GIVEN REQUEST
Copy the records verbatim from the line containing "Is the green field at pixel" through the end of the records, both included, and leave the pictures out of your copy.

EXTRACTED DATA
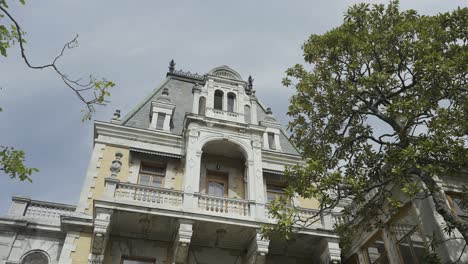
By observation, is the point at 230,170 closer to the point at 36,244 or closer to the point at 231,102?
the point at 231,102

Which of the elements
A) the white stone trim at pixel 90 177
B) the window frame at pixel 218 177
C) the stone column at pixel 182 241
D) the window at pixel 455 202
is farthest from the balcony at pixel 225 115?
the window at pixel 455 202

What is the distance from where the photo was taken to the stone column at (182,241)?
14.6m

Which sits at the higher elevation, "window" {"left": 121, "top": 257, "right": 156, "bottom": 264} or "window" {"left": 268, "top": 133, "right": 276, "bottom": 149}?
"window" {"left": 268, "top": 133, "right": 276, "bottom": 149}

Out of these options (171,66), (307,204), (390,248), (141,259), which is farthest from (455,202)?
(171,66)

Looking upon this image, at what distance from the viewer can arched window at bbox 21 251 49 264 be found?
47.4 ft

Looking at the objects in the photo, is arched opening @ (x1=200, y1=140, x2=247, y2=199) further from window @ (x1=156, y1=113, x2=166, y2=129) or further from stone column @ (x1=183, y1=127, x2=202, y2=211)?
window @ (x1=156, y1=113, x2=166, y2=129)

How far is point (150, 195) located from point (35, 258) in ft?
15.3

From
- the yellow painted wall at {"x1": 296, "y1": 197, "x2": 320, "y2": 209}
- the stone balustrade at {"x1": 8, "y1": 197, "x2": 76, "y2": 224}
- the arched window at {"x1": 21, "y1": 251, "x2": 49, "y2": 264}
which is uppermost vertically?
the yellow painted wall at {"x1": 296, "y1": 197, "x2": 320, "y2": 209}

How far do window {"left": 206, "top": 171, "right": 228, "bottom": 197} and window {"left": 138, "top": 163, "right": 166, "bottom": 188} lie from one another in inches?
83.0

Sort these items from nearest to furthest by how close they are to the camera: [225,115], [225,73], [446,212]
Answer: [446,212] → [225,115] → [225,73]

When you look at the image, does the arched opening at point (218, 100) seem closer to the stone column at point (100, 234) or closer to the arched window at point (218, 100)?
the arched window at point (218, 100)

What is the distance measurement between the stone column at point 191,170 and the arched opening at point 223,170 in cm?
89

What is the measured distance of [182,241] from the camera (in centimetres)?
1451

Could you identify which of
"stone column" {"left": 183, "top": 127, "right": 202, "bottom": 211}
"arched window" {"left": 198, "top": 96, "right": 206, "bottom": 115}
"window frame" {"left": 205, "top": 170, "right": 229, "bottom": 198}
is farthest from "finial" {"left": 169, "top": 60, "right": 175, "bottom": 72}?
"window frame" {"left": 205, "top": 170, "right": 229, "bottom": 198}
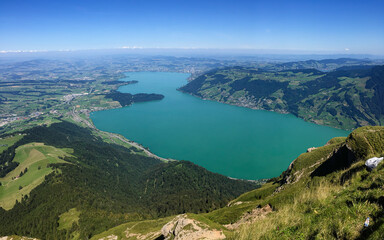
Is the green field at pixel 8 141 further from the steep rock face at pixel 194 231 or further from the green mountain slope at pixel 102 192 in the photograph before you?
the steep rock face at pixel 194 231

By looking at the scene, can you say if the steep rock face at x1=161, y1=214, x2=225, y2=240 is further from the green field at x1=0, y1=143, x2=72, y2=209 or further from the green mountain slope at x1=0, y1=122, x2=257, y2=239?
the green field at x1=0, y1=143, x2=72, y2=209

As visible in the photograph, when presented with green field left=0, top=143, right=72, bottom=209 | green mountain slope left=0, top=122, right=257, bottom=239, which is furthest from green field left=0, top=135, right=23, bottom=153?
green field left=0, top=143, right=72, bottom=209

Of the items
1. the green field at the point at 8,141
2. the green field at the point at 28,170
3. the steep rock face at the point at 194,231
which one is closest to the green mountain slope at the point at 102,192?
the green field at the point at 28,170

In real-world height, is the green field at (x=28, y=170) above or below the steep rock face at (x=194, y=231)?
below

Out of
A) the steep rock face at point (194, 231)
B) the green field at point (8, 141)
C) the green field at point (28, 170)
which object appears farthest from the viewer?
the green field at point (8, 141)

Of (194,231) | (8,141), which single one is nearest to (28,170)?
(8,141)

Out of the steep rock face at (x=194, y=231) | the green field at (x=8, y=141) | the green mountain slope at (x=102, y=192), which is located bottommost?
the green mountain slope at (x=102, y=192)
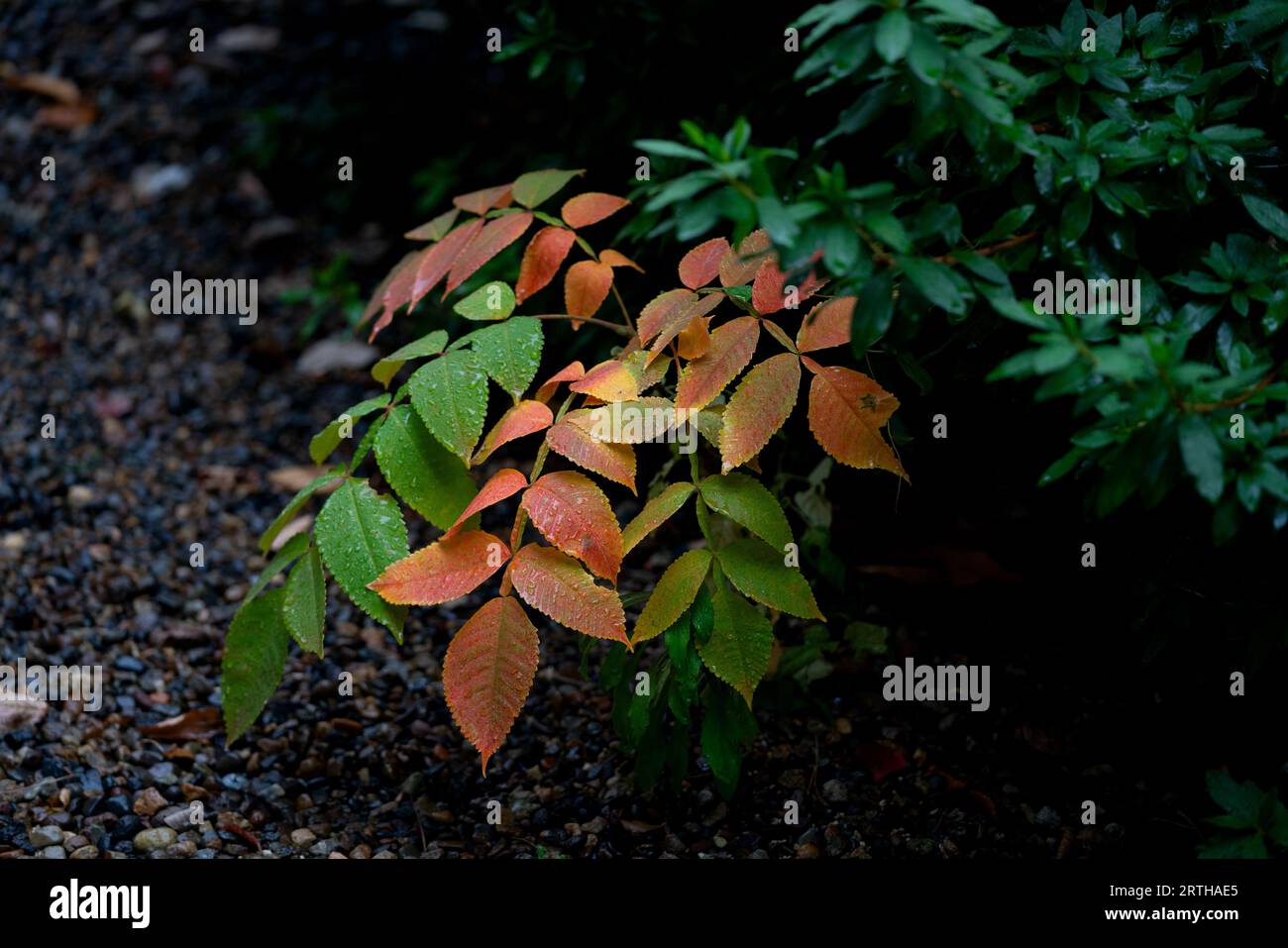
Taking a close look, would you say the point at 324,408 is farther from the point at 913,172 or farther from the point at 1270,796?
the point at 1270,796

SOLVED PROBLEM
Is the green field at pixel 8 141 further from the steep rock face at pixel 194 231 or further from the green mountain slope at pixel 102 192 in the photograph before you?
the steep rock face at pixel 194 231

By looking at the scene, can you say if the steep rock face at x1=161, y1=214, x2=225, y2=240 is further from the green field at x1=0, y1=143, x2=72, y2=209 or further from the green mountain slope at x1=0, y1=122, x2=257, y2=239?
the green field at x1=0, y1=143, x2=72, y2=209

As visible in the photograph, when presented with green field left=0, top=143, right=72, bottom=209 | green mountain slope left=0, top=122, right=257, bottom=239, which is furthest from green field left=0, top=135, right=23, bottom=153?
green field left=0, top=143, right=72, bottom=209

Of the items
1. the green field at the point at 8,141
2. the green field at the point at 28,170
3. the steep rock face at the point at 194,231
which one is closest to the green mountain slope at the point at 102,192?
the green field at the point at 28,170

In real-world height, is the green field at (x=28, y=170) above or below the steep rock face at (x=194, y=231)?
below

Out of
A) the steep rock face at point (194, 231)
B) the green field at point (8, 141)
C) the green field at point (28, 170)
which object appears farthest from the viewer?
the green field at point (8, 141)

Of (194,231) | (8,141), which single one is nearest to (28,170)?
(8,141)

Out of the steep rock face at (x=194, y=231) | the green field at (x=8, y=141) | the green mountain slope at (x=102, y=192), which is located bottommost?
the green mountain slope at (x=102, y=192)
Taking a close look, would you say the point at 324,408 is farther from the point at 913,172 or farther from the point at 1270,796?
the point at 1270,796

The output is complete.